* **YOUR ASSIGNMENT**: In the copy, include no pictures, but reproduce every record exactly.

■ ■ ■

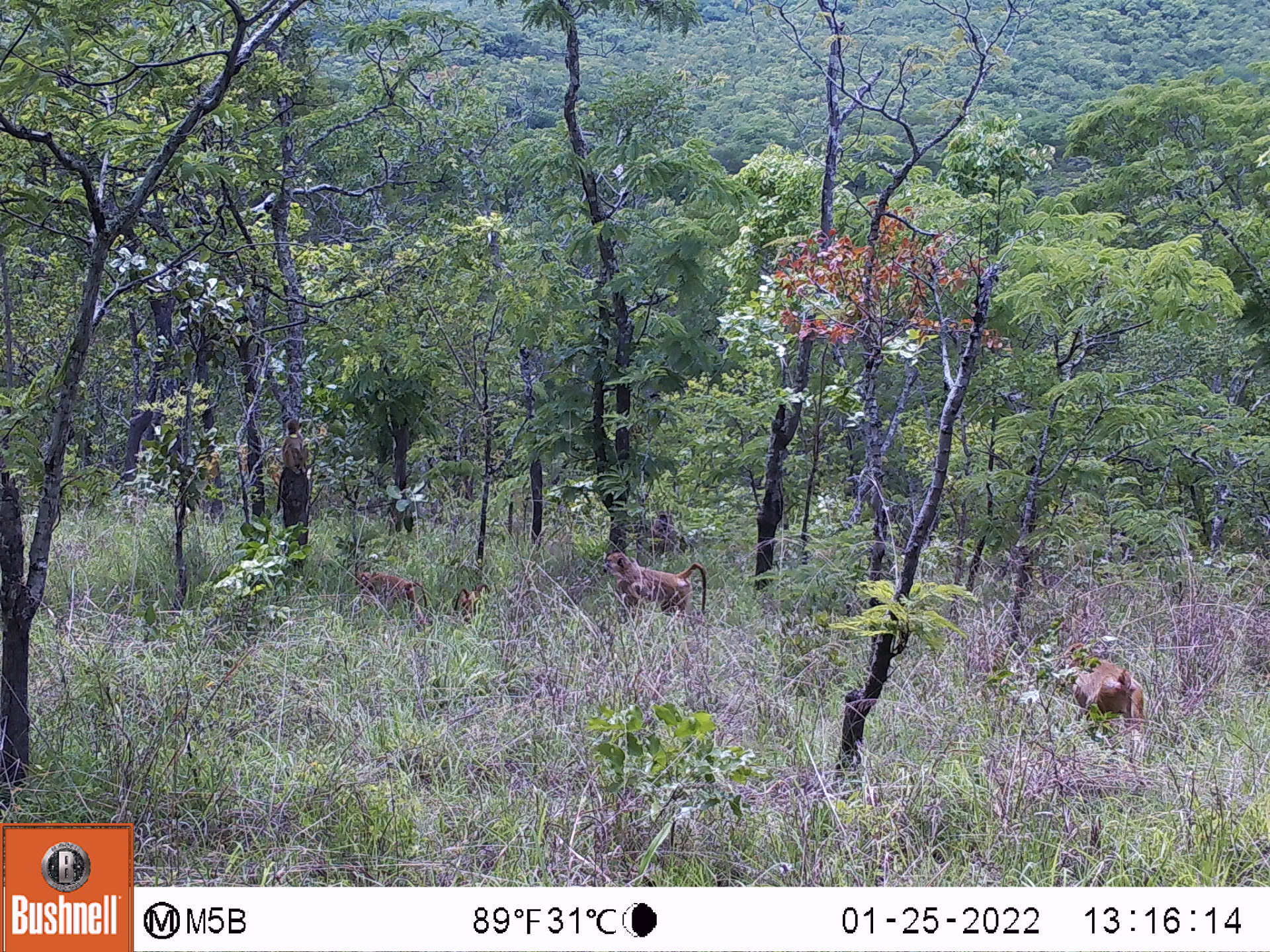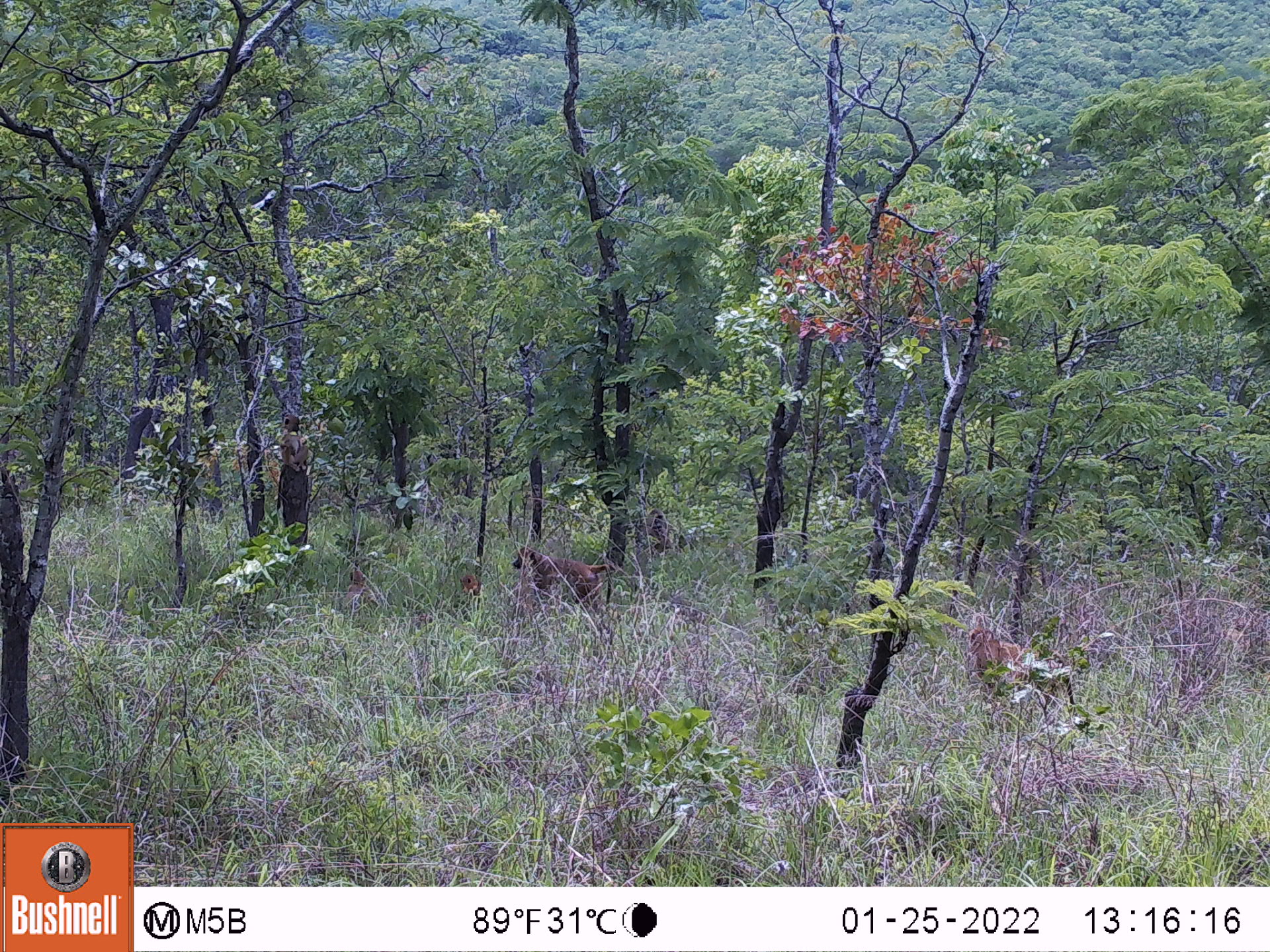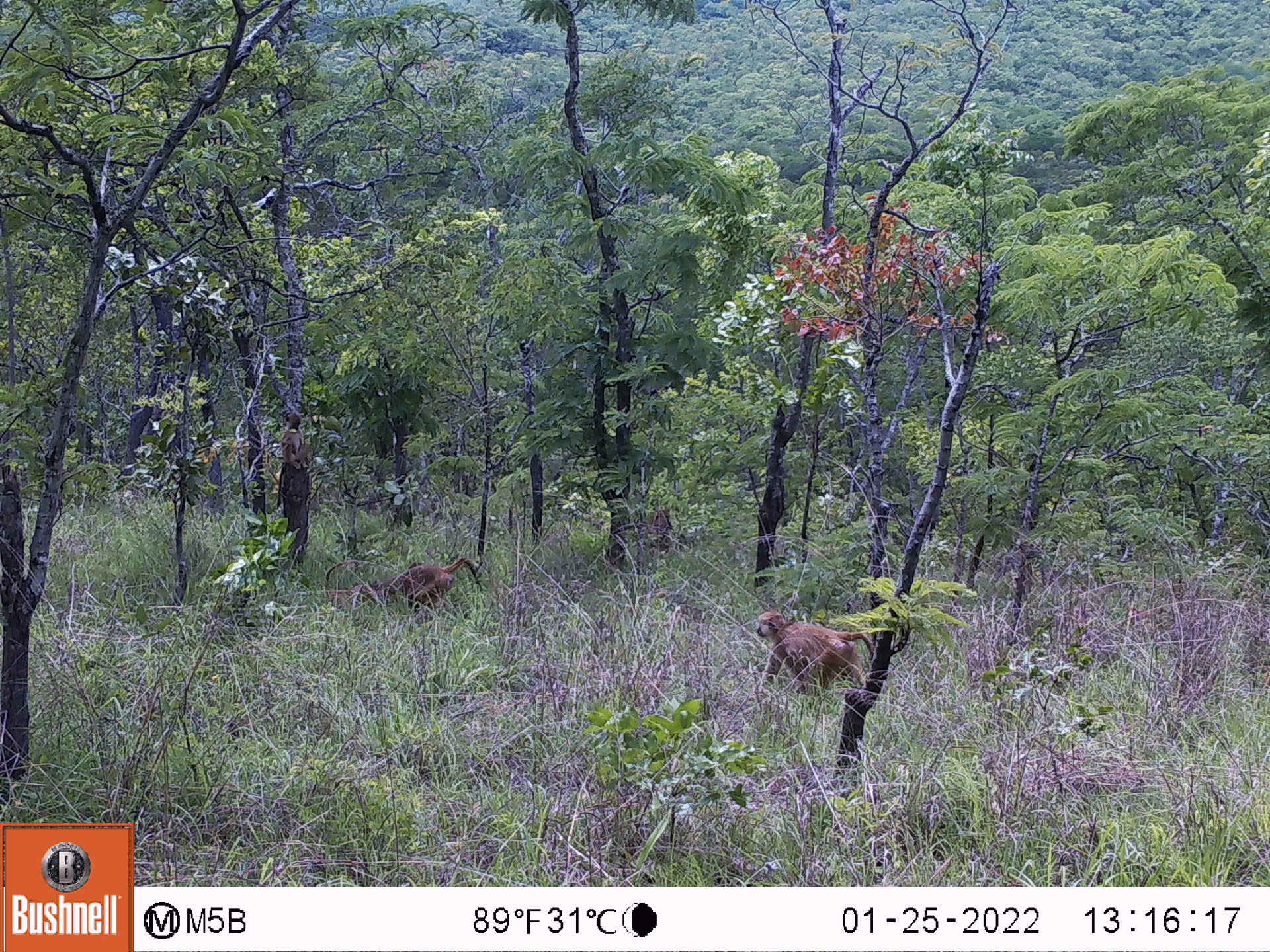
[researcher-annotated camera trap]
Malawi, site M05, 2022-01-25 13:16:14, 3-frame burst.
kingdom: Animalia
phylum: Chordata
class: Mammalia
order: Primates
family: Cercopithecidae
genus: Papio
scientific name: Papio cynocephalus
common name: yellow baboon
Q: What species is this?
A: Yellow baboon (Papio cynocephalus).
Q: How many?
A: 6.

■ ■ ■

* **WRITTEN REPLY**:
[researcher-annotated camera trap]
Malawi, site M05, 2022-01-25 13:16:14, 3-frame burst.
kingdom: Animalia
phylum: Chordata
class: Mammalia
order: Primates
family: Cercopithecidae
genus: Papio
scientific name: Papio cynocephalus
common name: yellow baboon
Q: What species is this?
A: Yellow baboon (Papio cynocephalus).
Q: How many?
A: 6.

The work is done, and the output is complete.